Task goal -> In the text about the album Almost Free, condense the paragraph beginning "Despite that volatility" into a bulleted list that keeps its main facts.

Text segment ->
/---

Produced by Ricky Reed (a 2017 Grammy Award nominee for Producer of the Year, known for his work with Leon Bridges, Kesha, and Halsey), Almost Free skids along with a relentless energy, a sustained rush of feeling. Even in the album’s most languid moments it’s still wildly kinetic, with guitars that thrash and buzz and sometimes wander into ethereal terrain, heavy and unhinged rhythms, vocals that shift from manic to fragile and back again.

Despite that volatility, Almost Free came to life through a far more gradual and deliberate process than the band followed for their 2013 self-titled debut and their 2015 sophomore album Too. Mixed by eight-time Grammy-winner Manny Marroquin (Christine and the Queens, Dirty Projectors, Kanye West) and mastered by multiple Grammy nominee Chris Gehringer (Rihanna, Chvrches, St. Vincent), the album taps into the insights Zac’s recently gleaned in producing for The Frights, SWMRS, and Dune Rats. At the same time, Almost Free achieves a graceful cohesion that the band largely credits to Reed’s guidance in sharpening their songcraft, as well as his aligning the disparate sensibilities of FIDLAR’s two lead songwriters. “Elvis is really into garage-rock and blues, and I’m usually listening to new shit,” says Zac. “There’s a yin and yang happening, and Ricky was able to offset everything so it’s not so rock & roll and not so SoundCloud rapper—there’s a balance.”

\---

Data extract ->
/---

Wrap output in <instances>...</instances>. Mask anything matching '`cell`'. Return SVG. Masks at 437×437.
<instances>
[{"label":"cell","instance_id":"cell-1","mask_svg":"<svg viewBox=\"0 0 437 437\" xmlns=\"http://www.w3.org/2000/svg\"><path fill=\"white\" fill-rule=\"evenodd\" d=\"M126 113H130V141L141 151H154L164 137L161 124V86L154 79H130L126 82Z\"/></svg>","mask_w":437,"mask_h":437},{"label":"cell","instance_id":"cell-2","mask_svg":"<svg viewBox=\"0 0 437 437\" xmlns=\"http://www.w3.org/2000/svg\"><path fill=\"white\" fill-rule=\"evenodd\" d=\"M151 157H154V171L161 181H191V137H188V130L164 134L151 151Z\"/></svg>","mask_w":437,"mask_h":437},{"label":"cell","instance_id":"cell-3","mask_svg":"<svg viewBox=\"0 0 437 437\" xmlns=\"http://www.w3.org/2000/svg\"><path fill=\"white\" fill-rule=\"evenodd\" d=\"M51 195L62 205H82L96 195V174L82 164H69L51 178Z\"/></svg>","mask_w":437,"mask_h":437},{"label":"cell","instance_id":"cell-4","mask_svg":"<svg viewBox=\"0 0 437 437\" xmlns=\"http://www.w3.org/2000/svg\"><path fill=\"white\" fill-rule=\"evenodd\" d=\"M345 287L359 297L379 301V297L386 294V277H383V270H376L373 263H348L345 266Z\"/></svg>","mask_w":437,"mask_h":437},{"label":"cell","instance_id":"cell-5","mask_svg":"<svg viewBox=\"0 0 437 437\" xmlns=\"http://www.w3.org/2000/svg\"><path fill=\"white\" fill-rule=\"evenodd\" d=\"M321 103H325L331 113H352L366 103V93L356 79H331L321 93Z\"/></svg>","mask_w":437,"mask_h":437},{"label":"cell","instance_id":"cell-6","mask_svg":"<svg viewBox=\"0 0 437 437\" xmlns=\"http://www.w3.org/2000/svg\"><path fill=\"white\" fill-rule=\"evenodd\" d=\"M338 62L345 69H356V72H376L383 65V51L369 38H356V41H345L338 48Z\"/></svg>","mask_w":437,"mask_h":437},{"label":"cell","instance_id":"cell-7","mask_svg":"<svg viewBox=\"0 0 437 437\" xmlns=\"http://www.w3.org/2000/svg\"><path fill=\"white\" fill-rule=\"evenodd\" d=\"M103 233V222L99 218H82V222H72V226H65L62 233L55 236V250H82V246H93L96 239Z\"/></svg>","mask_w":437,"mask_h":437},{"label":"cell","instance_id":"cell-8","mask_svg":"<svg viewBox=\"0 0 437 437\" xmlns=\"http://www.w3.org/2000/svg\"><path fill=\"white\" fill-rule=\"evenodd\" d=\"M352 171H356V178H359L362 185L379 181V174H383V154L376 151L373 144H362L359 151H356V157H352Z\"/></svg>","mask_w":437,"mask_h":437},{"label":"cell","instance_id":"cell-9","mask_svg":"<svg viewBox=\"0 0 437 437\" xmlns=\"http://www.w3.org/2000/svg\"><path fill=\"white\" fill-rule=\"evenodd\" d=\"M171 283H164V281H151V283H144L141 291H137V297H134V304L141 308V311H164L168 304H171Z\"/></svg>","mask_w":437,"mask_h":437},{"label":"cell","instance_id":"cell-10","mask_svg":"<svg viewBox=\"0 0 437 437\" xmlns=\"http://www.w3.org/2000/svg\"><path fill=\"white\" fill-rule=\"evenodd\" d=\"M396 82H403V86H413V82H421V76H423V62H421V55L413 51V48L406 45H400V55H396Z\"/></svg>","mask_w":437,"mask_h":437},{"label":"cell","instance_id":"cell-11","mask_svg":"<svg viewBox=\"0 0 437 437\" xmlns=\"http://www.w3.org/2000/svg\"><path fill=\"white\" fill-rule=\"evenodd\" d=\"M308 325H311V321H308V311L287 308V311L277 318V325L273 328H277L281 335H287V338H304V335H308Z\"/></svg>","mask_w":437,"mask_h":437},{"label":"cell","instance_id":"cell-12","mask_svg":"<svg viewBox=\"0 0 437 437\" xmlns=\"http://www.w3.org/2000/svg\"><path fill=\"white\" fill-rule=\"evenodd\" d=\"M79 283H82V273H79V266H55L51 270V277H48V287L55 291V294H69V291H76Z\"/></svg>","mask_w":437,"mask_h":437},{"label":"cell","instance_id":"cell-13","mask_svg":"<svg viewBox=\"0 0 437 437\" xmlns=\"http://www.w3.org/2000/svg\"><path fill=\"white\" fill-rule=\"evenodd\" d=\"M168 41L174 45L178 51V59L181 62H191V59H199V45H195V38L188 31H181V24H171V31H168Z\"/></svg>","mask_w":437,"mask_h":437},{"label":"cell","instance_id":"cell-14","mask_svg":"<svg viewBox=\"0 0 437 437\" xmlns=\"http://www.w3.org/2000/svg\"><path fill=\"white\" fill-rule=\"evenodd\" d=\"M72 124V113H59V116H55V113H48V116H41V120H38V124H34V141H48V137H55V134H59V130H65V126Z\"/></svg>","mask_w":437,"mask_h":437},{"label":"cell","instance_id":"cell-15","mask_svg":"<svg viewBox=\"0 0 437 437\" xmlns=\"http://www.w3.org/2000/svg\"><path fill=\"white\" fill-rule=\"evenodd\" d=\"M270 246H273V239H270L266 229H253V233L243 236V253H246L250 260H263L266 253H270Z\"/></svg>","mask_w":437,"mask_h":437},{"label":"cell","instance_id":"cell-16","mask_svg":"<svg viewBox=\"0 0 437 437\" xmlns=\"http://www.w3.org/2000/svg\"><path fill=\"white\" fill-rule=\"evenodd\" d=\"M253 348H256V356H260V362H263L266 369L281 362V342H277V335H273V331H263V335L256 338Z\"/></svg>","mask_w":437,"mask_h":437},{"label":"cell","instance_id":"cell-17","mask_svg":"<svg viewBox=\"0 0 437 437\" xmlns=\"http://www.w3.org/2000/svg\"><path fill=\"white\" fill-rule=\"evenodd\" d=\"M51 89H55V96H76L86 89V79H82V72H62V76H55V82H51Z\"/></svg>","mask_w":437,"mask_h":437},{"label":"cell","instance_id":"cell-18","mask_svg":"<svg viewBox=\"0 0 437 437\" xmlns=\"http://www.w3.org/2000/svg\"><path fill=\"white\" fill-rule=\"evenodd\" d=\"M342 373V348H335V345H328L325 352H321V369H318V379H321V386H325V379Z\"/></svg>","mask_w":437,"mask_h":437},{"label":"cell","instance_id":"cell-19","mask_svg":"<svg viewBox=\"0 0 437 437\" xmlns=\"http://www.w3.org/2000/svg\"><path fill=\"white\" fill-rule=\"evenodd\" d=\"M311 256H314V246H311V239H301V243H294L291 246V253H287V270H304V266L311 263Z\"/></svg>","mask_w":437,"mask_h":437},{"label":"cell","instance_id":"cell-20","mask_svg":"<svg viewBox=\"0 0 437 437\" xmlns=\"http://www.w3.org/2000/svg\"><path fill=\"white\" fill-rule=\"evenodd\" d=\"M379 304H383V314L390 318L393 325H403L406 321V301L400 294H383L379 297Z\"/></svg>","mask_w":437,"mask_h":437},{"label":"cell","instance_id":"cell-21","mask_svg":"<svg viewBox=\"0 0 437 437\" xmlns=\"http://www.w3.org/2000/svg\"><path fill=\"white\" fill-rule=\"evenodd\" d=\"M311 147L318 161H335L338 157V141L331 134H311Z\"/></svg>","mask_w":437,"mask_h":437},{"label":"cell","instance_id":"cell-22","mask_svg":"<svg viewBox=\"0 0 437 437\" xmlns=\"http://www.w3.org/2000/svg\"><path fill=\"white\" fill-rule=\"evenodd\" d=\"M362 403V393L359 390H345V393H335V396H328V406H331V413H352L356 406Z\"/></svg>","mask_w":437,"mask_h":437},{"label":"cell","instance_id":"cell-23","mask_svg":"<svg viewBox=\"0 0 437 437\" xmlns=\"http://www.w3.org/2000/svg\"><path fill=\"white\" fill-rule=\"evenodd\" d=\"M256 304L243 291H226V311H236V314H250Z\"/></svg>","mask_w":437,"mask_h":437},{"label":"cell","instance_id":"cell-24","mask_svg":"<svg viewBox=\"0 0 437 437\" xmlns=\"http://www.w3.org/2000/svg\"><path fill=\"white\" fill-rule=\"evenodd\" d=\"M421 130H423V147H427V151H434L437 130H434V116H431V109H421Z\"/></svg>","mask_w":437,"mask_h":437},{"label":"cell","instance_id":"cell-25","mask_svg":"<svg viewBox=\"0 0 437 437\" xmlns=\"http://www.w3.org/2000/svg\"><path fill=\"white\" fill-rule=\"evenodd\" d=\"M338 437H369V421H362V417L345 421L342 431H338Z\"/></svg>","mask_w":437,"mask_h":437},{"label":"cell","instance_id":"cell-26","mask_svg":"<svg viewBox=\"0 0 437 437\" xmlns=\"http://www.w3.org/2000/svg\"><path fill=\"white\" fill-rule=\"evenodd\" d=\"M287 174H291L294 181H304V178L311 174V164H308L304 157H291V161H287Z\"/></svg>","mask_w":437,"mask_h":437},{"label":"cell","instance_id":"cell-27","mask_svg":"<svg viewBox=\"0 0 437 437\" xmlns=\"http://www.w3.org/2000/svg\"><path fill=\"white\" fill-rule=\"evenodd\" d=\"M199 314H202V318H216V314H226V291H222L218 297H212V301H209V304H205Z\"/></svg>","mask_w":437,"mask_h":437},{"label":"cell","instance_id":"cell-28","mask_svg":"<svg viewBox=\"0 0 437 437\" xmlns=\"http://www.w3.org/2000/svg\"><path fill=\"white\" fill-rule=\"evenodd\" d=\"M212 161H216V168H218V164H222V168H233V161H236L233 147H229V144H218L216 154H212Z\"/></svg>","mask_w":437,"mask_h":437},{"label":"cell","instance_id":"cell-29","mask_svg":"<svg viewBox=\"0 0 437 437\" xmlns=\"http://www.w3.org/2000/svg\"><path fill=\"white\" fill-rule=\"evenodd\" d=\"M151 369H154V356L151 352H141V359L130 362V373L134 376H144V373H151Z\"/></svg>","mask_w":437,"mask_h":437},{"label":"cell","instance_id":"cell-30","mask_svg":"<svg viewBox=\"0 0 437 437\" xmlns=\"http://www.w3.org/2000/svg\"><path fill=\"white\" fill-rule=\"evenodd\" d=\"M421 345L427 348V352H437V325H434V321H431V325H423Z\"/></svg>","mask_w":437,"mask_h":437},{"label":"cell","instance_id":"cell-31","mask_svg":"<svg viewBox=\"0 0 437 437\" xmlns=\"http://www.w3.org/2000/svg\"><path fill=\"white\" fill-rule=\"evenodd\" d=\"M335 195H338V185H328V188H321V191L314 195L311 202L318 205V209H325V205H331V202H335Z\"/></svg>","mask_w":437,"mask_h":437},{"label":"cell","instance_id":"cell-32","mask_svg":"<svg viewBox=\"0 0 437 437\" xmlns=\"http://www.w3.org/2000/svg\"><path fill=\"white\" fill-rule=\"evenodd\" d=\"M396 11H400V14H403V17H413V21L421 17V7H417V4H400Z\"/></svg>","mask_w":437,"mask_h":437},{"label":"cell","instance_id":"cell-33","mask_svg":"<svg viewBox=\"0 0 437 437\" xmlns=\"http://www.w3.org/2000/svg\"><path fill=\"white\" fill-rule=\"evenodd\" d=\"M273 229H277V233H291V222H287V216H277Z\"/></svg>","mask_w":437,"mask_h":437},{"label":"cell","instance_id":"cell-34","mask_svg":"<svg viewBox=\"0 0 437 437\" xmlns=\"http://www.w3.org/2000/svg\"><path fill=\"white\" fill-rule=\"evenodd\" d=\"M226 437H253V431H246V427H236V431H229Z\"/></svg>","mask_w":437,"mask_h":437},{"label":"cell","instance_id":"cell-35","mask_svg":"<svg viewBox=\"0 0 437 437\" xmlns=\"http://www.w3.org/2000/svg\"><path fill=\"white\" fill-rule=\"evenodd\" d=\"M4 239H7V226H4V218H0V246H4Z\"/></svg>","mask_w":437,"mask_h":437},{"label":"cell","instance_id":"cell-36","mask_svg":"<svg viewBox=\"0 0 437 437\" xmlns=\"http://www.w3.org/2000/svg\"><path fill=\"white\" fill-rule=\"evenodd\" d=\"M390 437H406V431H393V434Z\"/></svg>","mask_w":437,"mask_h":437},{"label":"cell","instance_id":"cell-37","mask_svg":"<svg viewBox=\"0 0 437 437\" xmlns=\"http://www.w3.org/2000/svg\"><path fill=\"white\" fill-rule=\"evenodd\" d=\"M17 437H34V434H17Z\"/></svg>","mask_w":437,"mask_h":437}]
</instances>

\---

Answer to this problem ->
- Almost Free was made through a more gradual, deliberate process than FIDLAR's 2013 self-titled debut and their 2015 album Too.
- Eight-time Grammy winner Manny Marroquin mixed it, and multiple Grammy nominee Chris Gehringer mastered it.
- It draws on what Zac recently learned producing for The Frights, SWMRS, and Dune Rats.
- The band credits the album's cohesion to Ricky Reed, who sharpened their songcraft and aligned the tastes of the two lead songwriters.
- According to Zac, Elvis favors garage-rock and blues while Zac listens to newer music, and Reed balanced the two so the result is neither too rock & roll nor too SoundCloud rapper.